# Data excerpt
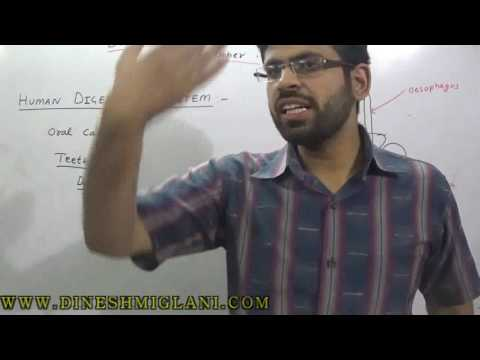 HUMAN DIGESTIVE SYSTEM GENERAL SCIENCE SESSION 6   FOR SSC CGL CHSL GOVERNMENT JOB CLAT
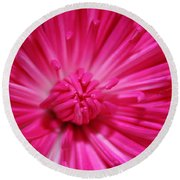 Pink Petals Round Beach Towel by Inspired Arts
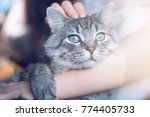 woman at home holding her... | Shutterstock . vector #774405733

# Work order
Copy the listing exactly. Leave the pictures out.

# Answer below
 HUMAN DIGESTIVE SYSTEM GENERAL SCIENCE SESSION 6   FOR SSC CGL CHSL GOVERNMENT JOB CLAT
 Pink Petals Round Beach Towel by Inspired Arts
 woman at home holding her... | Shutterstock . vector #774405733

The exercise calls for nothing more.